■ **ZIEL**
Setze die Predigt über Ostern als Mitte des Kirchenjahres im Anschluss an ihren letzten Satz fort.

### TEXTAUSZUG

Auch eine Art Ostern

Liebe Gemeinde, 

eigentlich – so habe ich es im Theologiestudium gelernt – haben wir als Christenheit nur ein großes Fest: Ostern. Jeder Sonntag ist ein kleines Osterfest. Karfreitag ist die Voraussetzung für Ostern – Ostern lässt sich nur aus dem vorangehenden Leiden Jesu verstehen, und umgekehrt lässt erst Ostern es als sinnvoll erscheinen, im Gekreuzigten den Christus, den Heiland und Retter der Welt zu sehen. Alles, was Ostern und Karfreitag vorausgeht, die Fastenzeit, Palmsonntag, Gründonnerstag und Karfreitag, bereitet eigentlich nur das Osterfest vor.

Die Sonntage, also die jeweils ersten Tage der Woche, sind unsere Feiertage. Nicht, weil wir etwas gegen den Schabbat haben, den siebten Tag der Woche, an dem schon der Schöpfer ruhte. sondern weil wir jeden Sonntag die neue Schöpfung in Jesus Christus feiern. Jeder Sonntagsgottesdienst ist ein kleines Osterfest. 

Sogar der ganze Weihnachtsfestkreis ist dem Osterfest nachgebildet: Die vorbereitende Fastenzeit nennen wir heute Advent. Vier Wochen sind von ihr übrig geblieben; ursprünglich sollten es mal vierzig Tage sein.

Und schließlich sind auch die großen Festtage, die auf Ostern folgen, nichts als Ausführungen des Osterfestes. 

Christus ist auferstanden, das ist die Botschaft, um die sich alles dreht. Er ist wahrhaftig auferstanden. Und erst der Evangelist Lukas lehrt uns, verschiedene Aspekte unseres Glaubens an die Auferstehung Christi zu unterscheiden – und sie auf unterschiedliche Feste zu verteilen: auf Himmelfahrt und Pfingsten.

######
### ERFASSTE ANGABEN

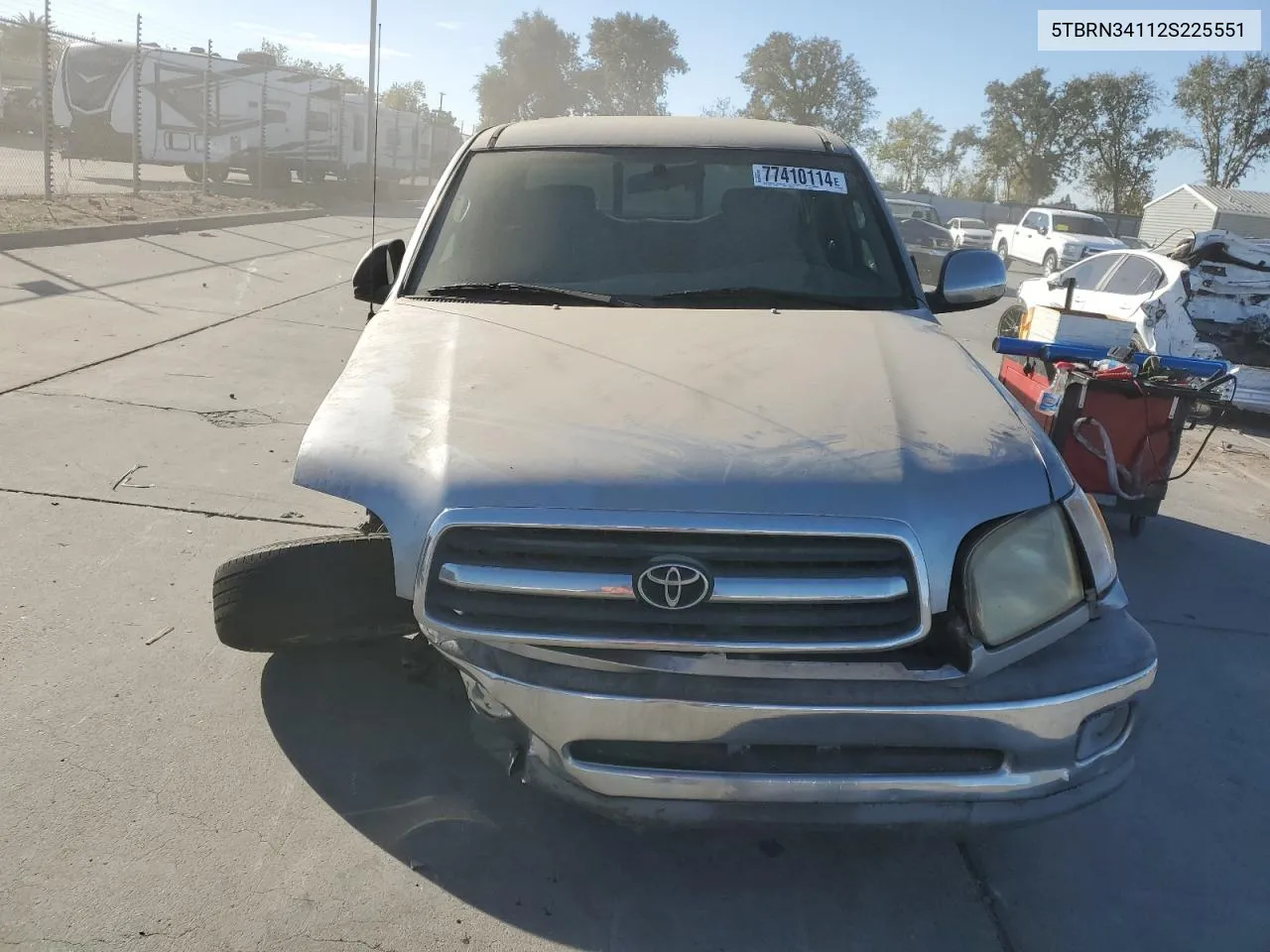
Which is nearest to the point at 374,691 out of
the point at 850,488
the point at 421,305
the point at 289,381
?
the point at 421,305

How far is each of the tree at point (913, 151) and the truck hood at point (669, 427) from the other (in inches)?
2876

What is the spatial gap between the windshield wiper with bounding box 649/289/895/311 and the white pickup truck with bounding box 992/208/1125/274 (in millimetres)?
24896

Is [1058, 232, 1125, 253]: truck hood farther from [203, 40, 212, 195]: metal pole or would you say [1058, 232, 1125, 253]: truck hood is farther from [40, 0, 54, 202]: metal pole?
[40, 0, 54, 202]: metal pole

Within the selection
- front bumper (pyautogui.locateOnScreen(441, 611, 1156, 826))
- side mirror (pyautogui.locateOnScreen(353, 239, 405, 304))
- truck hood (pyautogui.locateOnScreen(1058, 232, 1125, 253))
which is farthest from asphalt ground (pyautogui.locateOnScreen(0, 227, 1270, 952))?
truck hood (pyautogui.locateOnScreen(1058, 232, 1125, 253))

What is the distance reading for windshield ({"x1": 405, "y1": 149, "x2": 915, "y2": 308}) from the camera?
358 centimetres

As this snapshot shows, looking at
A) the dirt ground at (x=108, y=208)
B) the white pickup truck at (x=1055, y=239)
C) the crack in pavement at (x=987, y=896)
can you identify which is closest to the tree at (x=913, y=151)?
the white pickup truck at (x=1055, y=239)

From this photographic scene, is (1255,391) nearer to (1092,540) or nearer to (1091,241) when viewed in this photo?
(1092,540)

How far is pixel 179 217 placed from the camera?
17.2 metres

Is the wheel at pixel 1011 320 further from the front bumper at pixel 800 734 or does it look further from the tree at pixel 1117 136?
the tree at pixel 1117 136

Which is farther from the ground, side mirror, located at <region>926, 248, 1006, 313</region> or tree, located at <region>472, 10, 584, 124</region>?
tree, located at <region>472, 10, 584, 124</region>

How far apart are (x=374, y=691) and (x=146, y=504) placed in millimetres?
2089

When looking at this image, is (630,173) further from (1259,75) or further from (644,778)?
(1259,75)

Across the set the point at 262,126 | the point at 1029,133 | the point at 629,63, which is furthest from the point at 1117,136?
the point at 262,126

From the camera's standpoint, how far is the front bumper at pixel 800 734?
86.0 inches
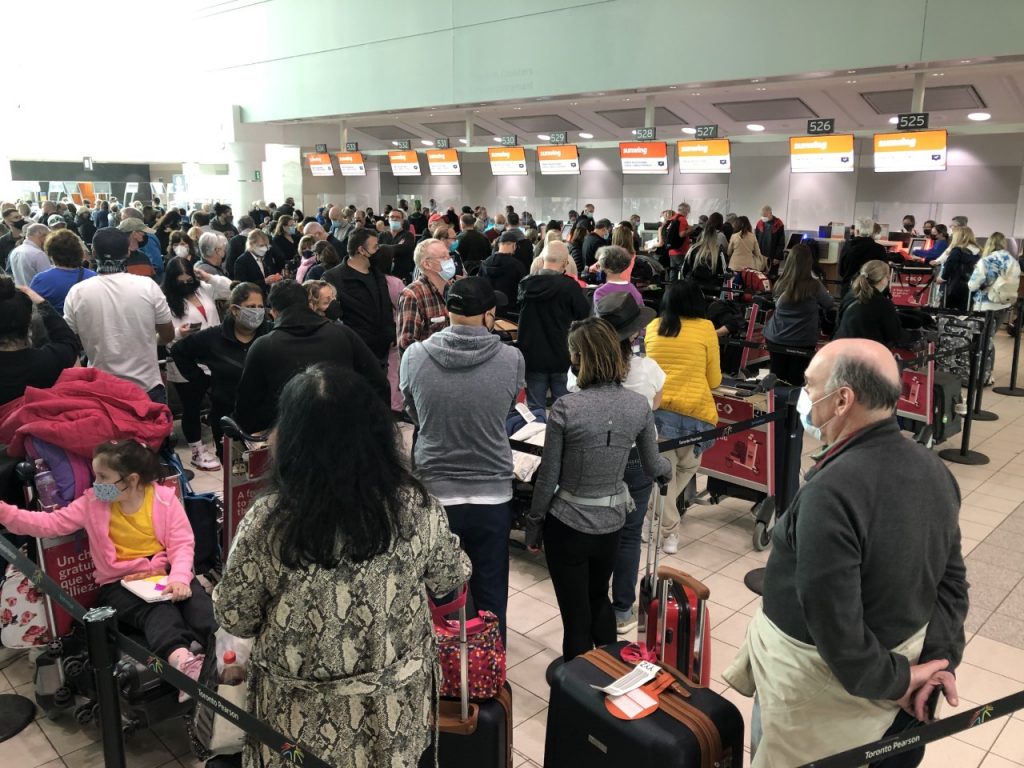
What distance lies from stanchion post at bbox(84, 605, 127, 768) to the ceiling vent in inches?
565

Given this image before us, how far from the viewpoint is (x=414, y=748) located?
2.10 m

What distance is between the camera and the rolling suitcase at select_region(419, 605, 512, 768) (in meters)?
2.46

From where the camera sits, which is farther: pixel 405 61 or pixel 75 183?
pixel 75 183

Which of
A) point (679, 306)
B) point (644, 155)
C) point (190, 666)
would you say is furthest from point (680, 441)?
point (644, 155)

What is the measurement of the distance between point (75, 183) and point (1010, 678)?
21.5 m

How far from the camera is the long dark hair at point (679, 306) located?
15.3ft

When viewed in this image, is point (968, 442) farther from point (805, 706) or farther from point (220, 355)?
point (220, 355)

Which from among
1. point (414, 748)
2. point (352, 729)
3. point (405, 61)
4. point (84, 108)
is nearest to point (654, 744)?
point (414, 748)

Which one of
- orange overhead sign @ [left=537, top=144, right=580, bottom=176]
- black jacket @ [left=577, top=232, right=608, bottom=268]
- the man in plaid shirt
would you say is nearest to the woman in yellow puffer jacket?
the man in plaid shirt

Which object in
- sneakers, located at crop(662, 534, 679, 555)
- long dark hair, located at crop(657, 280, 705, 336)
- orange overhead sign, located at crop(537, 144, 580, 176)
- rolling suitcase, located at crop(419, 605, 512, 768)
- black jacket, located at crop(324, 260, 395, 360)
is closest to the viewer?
rolling suitcase, located at crop(419, 605, 512, 768)

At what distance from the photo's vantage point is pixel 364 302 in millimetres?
6410

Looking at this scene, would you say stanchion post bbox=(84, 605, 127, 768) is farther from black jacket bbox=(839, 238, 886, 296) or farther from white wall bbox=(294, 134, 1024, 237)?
white wall bbox=(294, 134, 1024, 237)

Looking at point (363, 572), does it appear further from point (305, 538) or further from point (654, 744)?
point (654, 744)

######

■ **ERGEBNIS DER ÜBUNG**
Den ersten Aspekt der Auferstehung haben wir in der Osternacht erleben dürfen. „Erleben“, sage ich, das Erlebnis der Osternacht ist, dass Jesus lebt. Er ist nicht mehr bei den Toten. Er ist auferstanden und er ist uns vorangegangen nach Galiläa. Er ist uns vorangegangen an den Ort seines Wirkens. Und wir sollen mit ihm ziehen nach Galiläa und dann durch Galiläa. Wir sollen unser Leben führen als ein Leben mit Jesus Christus, an seiner Seite, als würden wir uns ständig fragen, was sich der frühere Kirchenpräsident der Evangelischen Kirche in Hessen und Nassau gefragt hatte: „Was würde Jesus in diesem Moment tun?“

Wir sollen unser Leben aber nicht moralisch überheblich führen, als wüssten wir besser als andere, was Jesus tun würde. Sondern wir sollen uns an Jesu Seite gesellen, an die Seite des Auferstandenen, und uns auch fragen: Als wer begegnen wir diesem Jesus von Nazareth? Vielleicht begegnen wir ihm ja gar nicht so strahlend und schön, wie die Jünger und Apostel, dass wir uns anmaßen, wir hätten die moralische Kraft und Anspannung, ein Leben in der Nachfolge zu führen. Sondern wir stellen kleingläubig fest, dass wir eher so wie die Bettler am Wegesrand sind, die Jesus zurufen: „Herr, erbarme dich meiner. Siehe an mein Elend und vergib mir alle meine Sünde!“ 

Das ist der erste Aspekt von Ostern. Dass wir verstehen: Jesus lebt. Die Sache Jesu geht weiter. Und wir sind mit dem Auferstandenen unterwegs in Galiläa – egal ob hier in Offenbach oder sonstwo. Egal ob als Jünger oder als armselige Bettler.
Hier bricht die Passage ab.